Segment Start: Record extracts
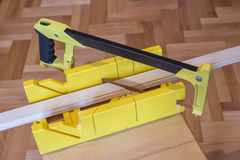 Utilisant la scie et la boîte de mitre 2 de main Image stock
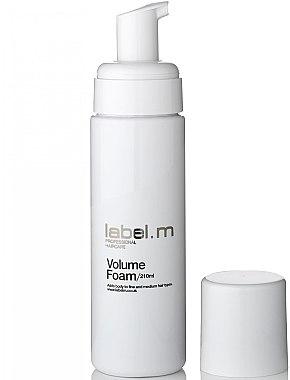Volumen-Schaumfestiger für mehr Fülle - Label.m Volume Foam — Bild N1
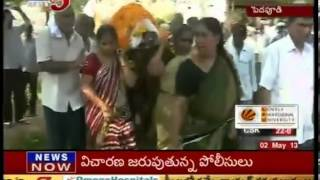 Guntur : Daughters perform Last Rites of their Father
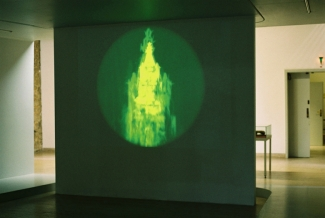 Suicidal Meditations(Woolworth building)2004, Video Projection, Schloss-Wolfsburg (Foto:C.Mucha)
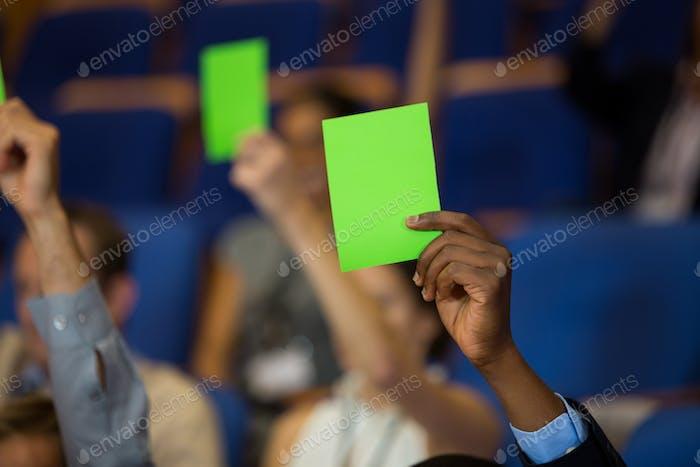 Führungskräfte zeigen ihre Zustimmung, indem sie die Hände heben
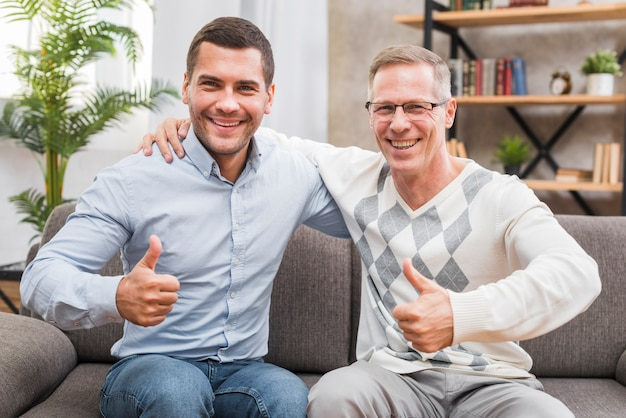 Vooraanzicht met vader en zoon met omhoog duimen Gratis Foto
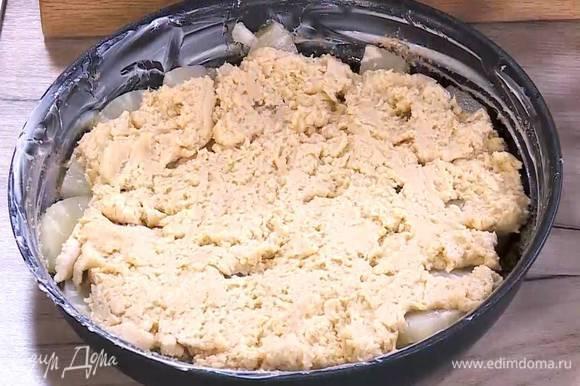 Сверху на ананасы тонким слоем выложить тесто.
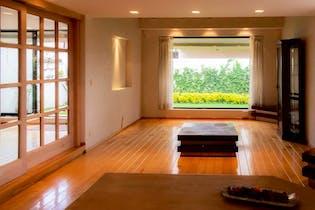 Casa en venta en Lomas de Vista Hermosa de 376 mt2. con 3 niveles.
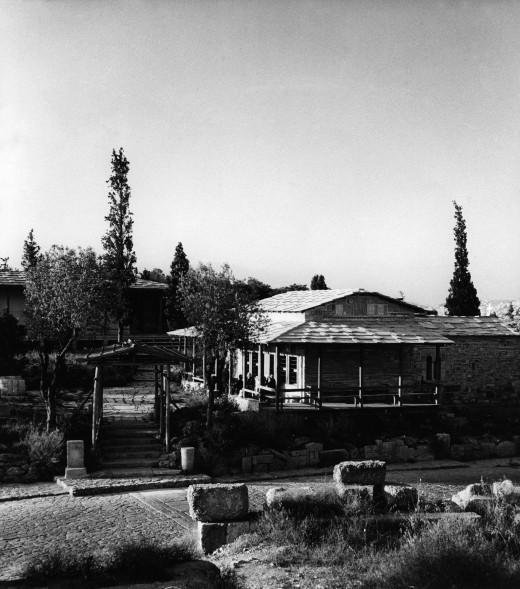 Εκκλησία Αγίου Δημήτριου Λουμπαρδιάρη και αναπαυτήριο, 1954-1958: Το πρόπυλο και η εκκλησία
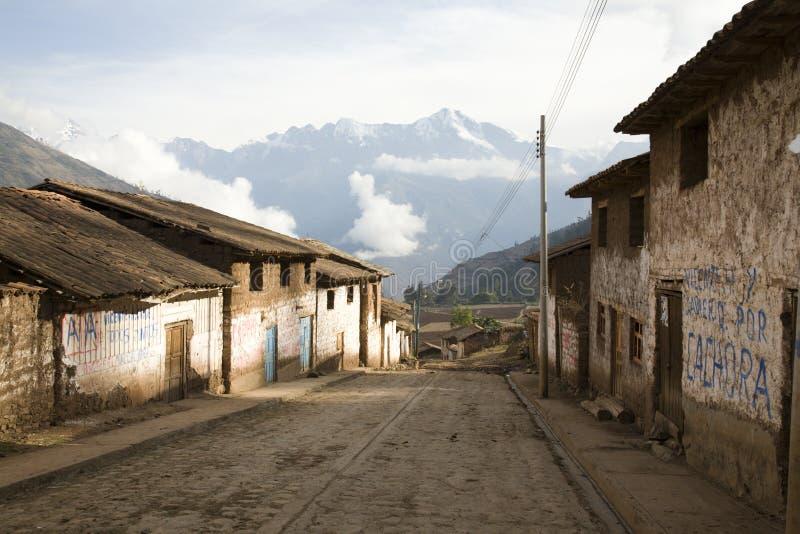 Vila andina imagem de stock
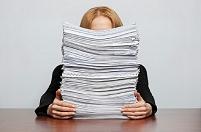 山積みの書類と外国人ビジネスウーマン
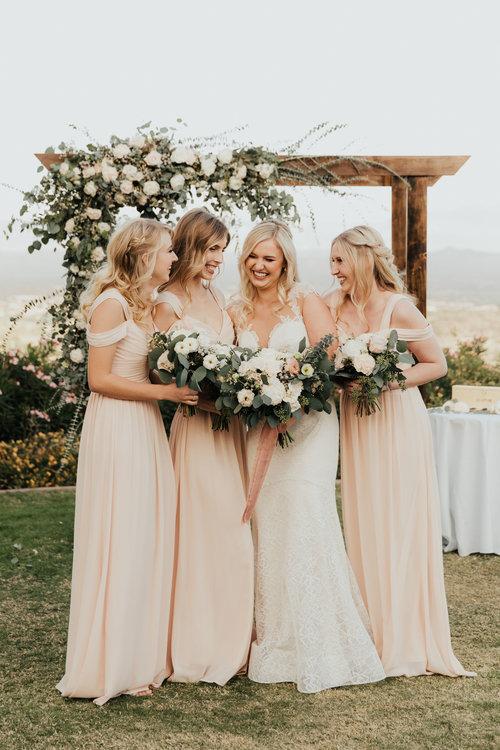 1209-creative-florist-romantic-copperwynd-wedding-arizona-bride-bridesmaids-bouquets.jpg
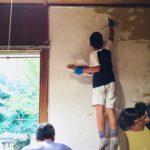 古い板壁を漆喰壁にDIY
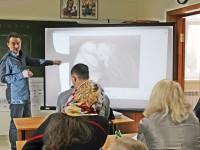 В рамках Воскресной школы для взрослых, московский иконописец и фотограф провел мастер-класс по основам композиции в фотовидеографии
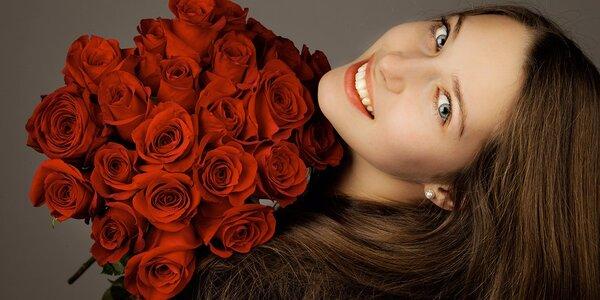 Velkorysý pugét 50 rudých růží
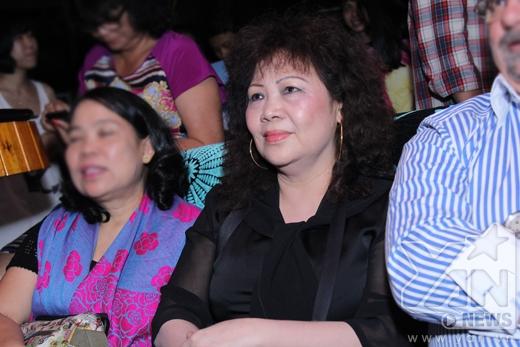 Ngồi dưới hàng ghế khán giả, mẹ của Nathan Lee chăm chú theo dõi các tiết mục của con trai. - Tin sao Viet - Tin tuc sao Viet - Scandal sao Viet - Tin tuc cua Sao - Tin cua Sao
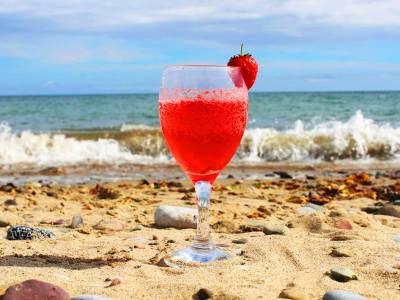 Beara Strawberry fizz Cocktail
Segment End: Record extracts
#### Your instructions
Each line from the start of the entries above through the line with "Сверху на ананасы" should be duplicated exactly, leaving out the pictures.

#### Written solution
 Utilisant la scie et la boîte de mitre 2 de main Image stock
Volumen-Schaumfestiger für mehr Fülle - Label.m Volume Foam — Bild N1
 Guntur : Daughters perform Last Rites of their Father
 Suicidal Meditations(Woolworth building)2004, Video Projection, Schloss-Wolfsburg (Foto:C.Mucha)
 Führungskräfte zeigen ihre Zustimmung, indem sie die Hände heben
 Vooraanzicht met vader en zoon met omhoog duimen Gratis Foto
 Сверху на ананасы тонким слоем выложить тесто.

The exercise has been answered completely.